Buchanan, who will turn 62 on Nov. 2, is a native of Washington. A journalist and book author, he is a regular panelist on the TV show "Crossfire" and other political discussion shows. He has never held elected office but was a senior adviser to both Presidents Nixon and Ford and was a Republican candidate for president in 1992 and 1996.
Buchanan said it was unrealistic to believe he would prevail in November.
But, he said, his campaign goal is to create "a new party that's conservative and traditionalist and which has a great passion about its convictions and a willingness to fight for them," he said.
He said his campaign has faced some obstacles, including efforts to drive his party off state ballots, a delay in getting federal election funding of $12.6 million, lack of media coverage and "the successful operation of the two parties to keep me out of the debates."

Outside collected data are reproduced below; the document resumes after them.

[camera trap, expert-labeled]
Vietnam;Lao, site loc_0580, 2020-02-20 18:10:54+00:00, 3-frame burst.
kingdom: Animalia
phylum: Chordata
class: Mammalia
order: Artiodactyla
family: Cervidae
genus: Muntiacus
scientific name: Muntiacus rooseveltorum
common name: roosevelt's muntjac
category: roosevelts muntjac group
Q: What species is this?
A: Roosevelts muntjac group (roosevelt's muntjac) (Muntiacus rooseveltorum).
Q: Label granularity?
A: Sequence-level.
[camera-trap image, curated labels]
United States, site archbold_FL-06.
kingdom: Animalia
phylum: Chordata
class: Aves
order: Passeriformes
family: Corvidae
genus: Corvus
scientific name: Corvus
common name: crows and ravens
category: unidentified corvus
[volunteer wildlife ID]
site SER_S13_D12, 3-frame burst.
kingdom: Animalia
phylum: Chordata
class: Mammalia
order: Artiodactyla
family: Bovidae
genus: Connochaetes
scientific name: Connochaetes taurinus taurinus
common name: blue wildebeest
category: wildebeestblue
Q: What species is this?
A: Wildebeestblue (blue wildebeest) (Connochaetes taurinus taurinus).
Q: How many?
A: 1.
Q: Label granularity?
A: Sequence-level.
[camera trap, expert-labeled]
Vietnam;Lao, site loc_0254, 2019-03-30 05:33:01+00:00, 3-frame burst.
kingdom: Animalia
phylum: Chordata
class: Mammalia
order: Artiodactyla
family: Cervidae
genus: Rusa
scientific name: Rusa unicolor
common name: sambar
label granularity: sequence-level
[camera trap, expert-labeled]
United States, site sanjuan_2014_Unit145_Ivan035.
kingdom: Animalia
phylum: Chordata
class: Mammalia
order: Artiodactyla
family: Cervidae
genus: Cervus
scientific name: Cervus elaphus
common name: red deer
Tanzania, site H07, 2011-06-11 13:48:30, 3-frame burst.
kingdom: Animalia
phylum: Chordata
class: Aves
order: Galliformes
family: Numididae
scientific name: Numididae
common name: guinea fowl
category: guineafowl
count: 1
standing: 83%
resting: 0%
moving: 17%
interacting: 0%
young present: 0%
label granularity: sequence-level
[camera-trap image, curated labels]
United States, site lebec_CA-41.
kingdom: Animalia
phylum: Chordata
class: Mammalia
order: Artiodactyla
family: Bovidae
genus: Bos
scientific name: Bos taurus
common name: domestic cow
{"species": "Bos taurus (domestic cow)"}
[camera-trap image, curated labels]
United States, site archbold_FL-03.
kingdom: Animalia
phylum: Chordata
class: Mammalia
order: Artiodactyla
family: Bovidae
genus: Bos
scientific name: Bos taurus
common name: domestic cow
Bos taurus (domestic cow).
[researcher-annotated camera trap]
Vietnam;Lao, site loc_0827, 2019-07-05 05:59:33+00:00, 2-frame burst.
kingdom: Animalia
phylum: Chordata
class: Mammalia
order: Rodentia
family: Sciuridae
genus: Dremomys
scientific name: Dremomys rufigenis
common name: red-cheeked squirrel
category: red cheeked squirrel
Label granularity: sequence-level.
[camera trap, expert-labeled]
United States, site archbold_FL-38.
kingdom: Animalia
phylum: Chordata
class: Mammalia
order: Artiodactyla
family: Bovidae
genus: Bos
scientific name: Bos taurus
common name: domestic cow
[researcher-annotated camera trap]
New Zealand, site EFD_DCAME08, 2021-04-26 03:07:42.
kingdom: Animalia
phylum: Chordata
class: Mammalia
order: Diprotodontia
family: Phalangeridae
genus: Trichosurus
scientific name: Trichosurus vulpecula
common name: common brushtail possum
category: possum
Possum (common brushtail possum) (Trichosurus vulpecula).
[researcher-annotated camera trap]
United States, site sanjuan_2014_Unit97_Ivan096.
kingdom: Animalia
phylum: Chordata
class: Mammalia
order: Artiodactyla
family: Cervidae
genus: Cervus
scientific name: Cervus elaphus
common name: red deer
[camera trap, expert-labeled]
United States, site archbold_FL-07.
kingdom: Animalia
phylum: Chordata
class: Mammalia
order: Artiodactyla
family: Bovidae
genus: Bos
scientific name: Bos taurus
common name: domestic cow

Also, Buchanan had to undergo gall bladder surgery, which kept him off the campaign trail for several weeks.
He thinks a Gore-Buchanan race would have sparked greater interest this election year.
"I'm not suggesting we'd walk away with a victory but at least the American people would know there had been a real clash of philosophies and ideas and visions for the future and that the choice had been clear," he said.
Regardless of his chances on Election Day, Buchanan said his campaign will "give it everything we've got."
"We could wind up very strong, but we could be (like) one of those fellows who crosses the finish line at the Boston Marathon after dark," he said. "But we shall finish."